The young ablutionist straightened his long body from the right angle in which it had been bent over the bucket, and looked out through a foam of soapsuds. Pantaloon issued an order, and Rhodomont, who was indeed as gentle and amiable off the stage as he was formidable and terrible upon it, made the stranger free of the bucket in the friendliest manner.
So Andre-Louis once more removed his neckcloth and his coat, and rolled up the sleeves of his fine shirt, whilst Rhodomont procured him soap, a towel, and presently a broken comb, and even a greasy hair-ribbon, in case the gentleman should have lost his own.
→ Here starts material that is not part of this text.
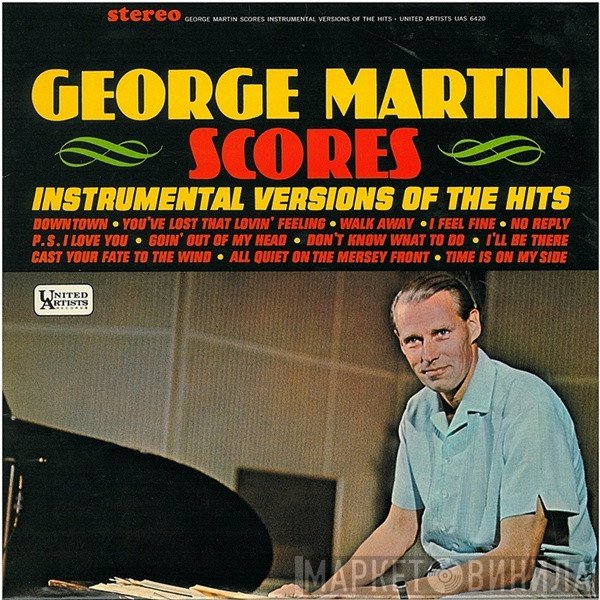 George Martin  - George Martin Scores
This last Andre-Louis declined, but the comb he gratefully accepted, and having presently washed himself clean, stood, with the towel flung over his left shoulder, restoring order to his dishevelled locks before a broken piece of mirror affixed to the door of the travelling house.
He was standing thus, the gentle Rhodomont babbled aimlessly at his side, when his ears caught the sound of hooves. He looked over his shoulder carelessly, and then stood frozen, with uplifted comb and loosened mouth. Away across the common, on the road that bordered it, he beheld a party of seven horsemen in the blue coats with red facings of the marechaussee.
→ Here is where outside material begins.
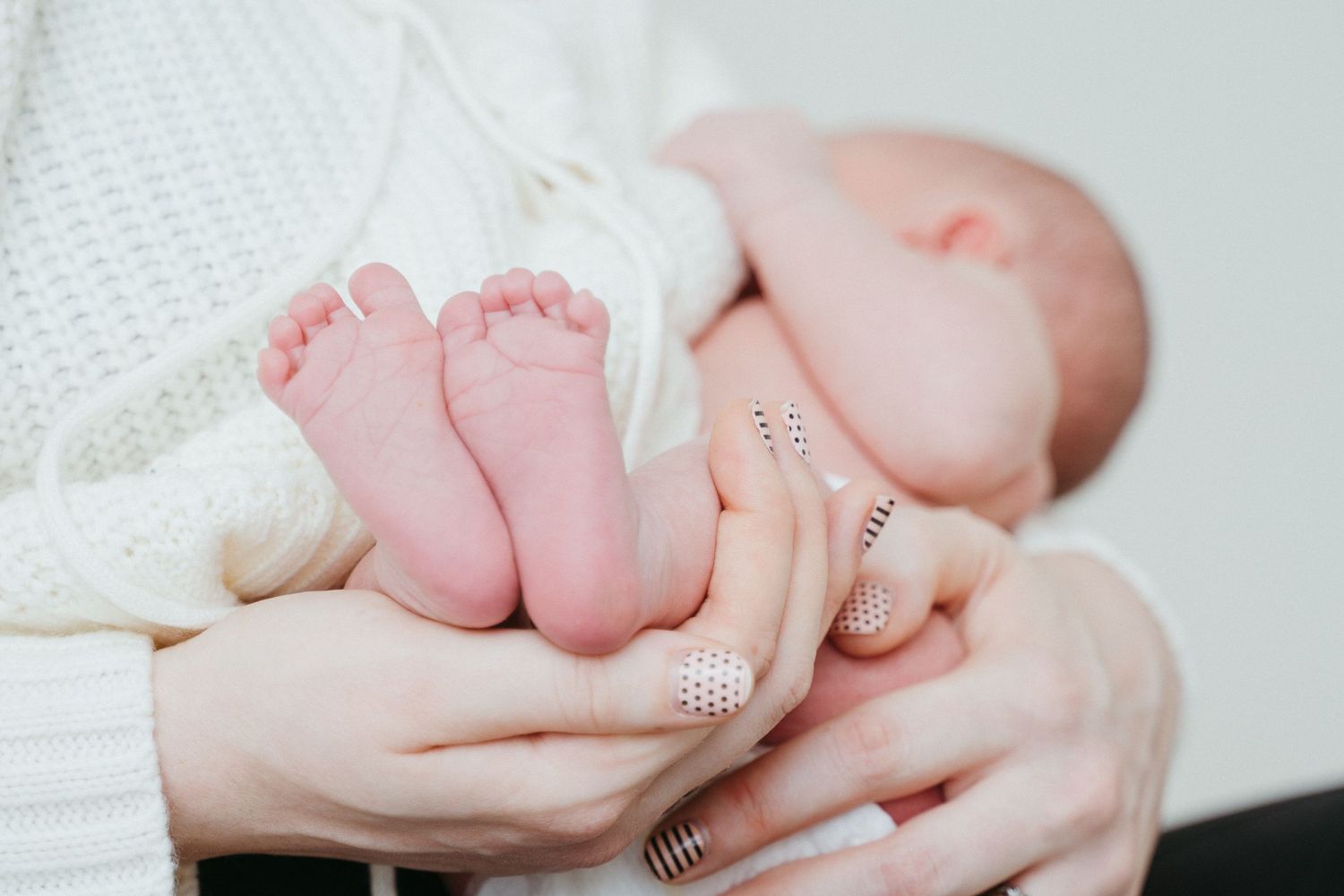 newborn photography, newborn detail shoot, newborn portrait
Not for a moment did he doubt what was the quarry of this prowling gendarmerie. It was as if the chill shadow of the gallows had fallen suddenly upon him.
And then the troop halted, abreast with them, and the sergeant leading it sent his bawling voice across the common.
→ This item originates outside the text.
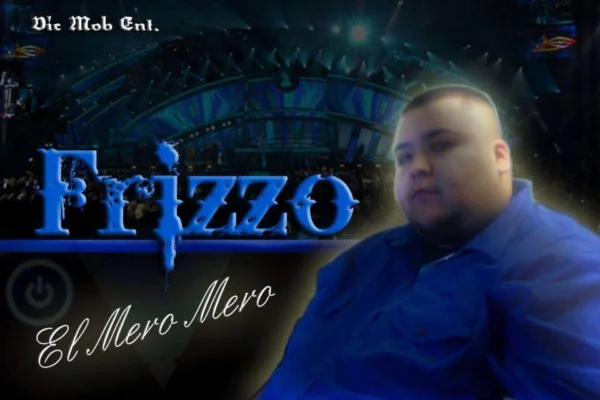 Doin’ It Big! Apache Rapper Frizzo El Mero Mero keeps the “Faith”!
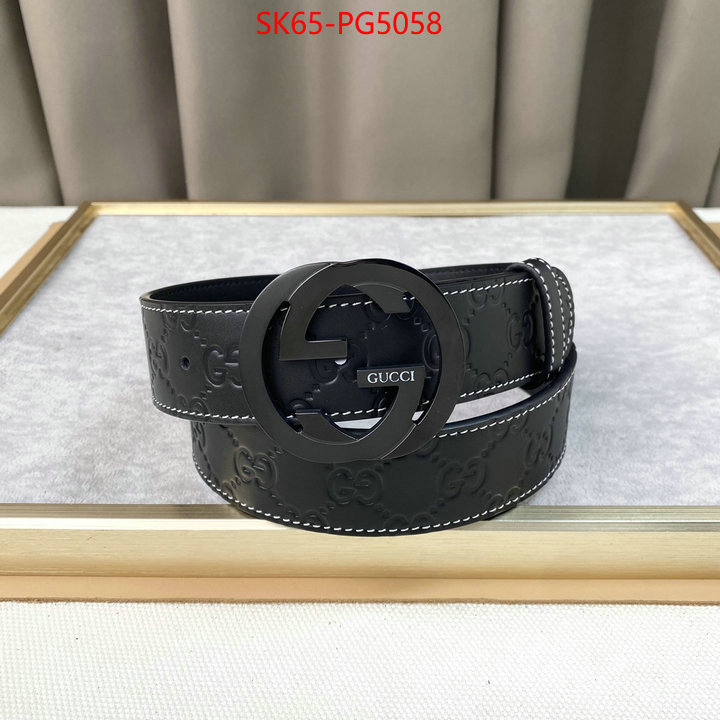 Belts-Gucci aaaaa quality replica ID: PG5058 $: 65USD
“Hi, there! Hi!” His tone rang with menace.
Every member of the company — and there were some twelve in all — stoo
d at gaze. Pantaloon advanced a step or two, stalking, his head thrown back, his manner that of a King’s Lieutenant.
“Now, what the devil’s this?” quoth he, but whether of Fate or Heaven or the sergeant, was not clear.
There was a brief colloquy among the horsemen, then they came trotting across the common straight towards the players’ encampment.
Andre-Louis had remained standing at the tail of the travelling house. He was still passing the comb through his straggling hair, but mechanically and unconsciously. His mind was all intent upon the advancing troop, his wits alert and gathered together for a leap in whatever direction should be indicated.
Still in the distance, but evidently impatient, the sergeant bawled a question.
“Who gave you leave to encamp here?”
It was a question that reassured Andre-Louis not at all. He was not deceived by it into supposing or even hoping that the business of these men was merely to round up vagrants and trespassers. That was no part of their real duty; it was something done in passing — done, perhaps, in the hope of levying a tax of their own. It was very long odds that they were from Rennes, and that their real business was the hunting down of a young lawyer charged with sedition. Meanwhile Pantaloon was shouting back.
“Who gave us leave, do you say? What leave? This is communal land, free to all.”
The sergeant laughed unpleasantly, and came on, his troop following.